> Problem statement
Present the listing as a numbered list, omitting any blank lines.

> Records
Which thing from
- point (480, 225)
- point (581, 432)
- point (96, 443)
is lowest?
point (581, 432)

> Output for this exercise
1. Which thing from
2. - point (480, 225)
3. - point (581, 432)
4. - point (96, 443)
5. is lowest?
6. point (581, 432)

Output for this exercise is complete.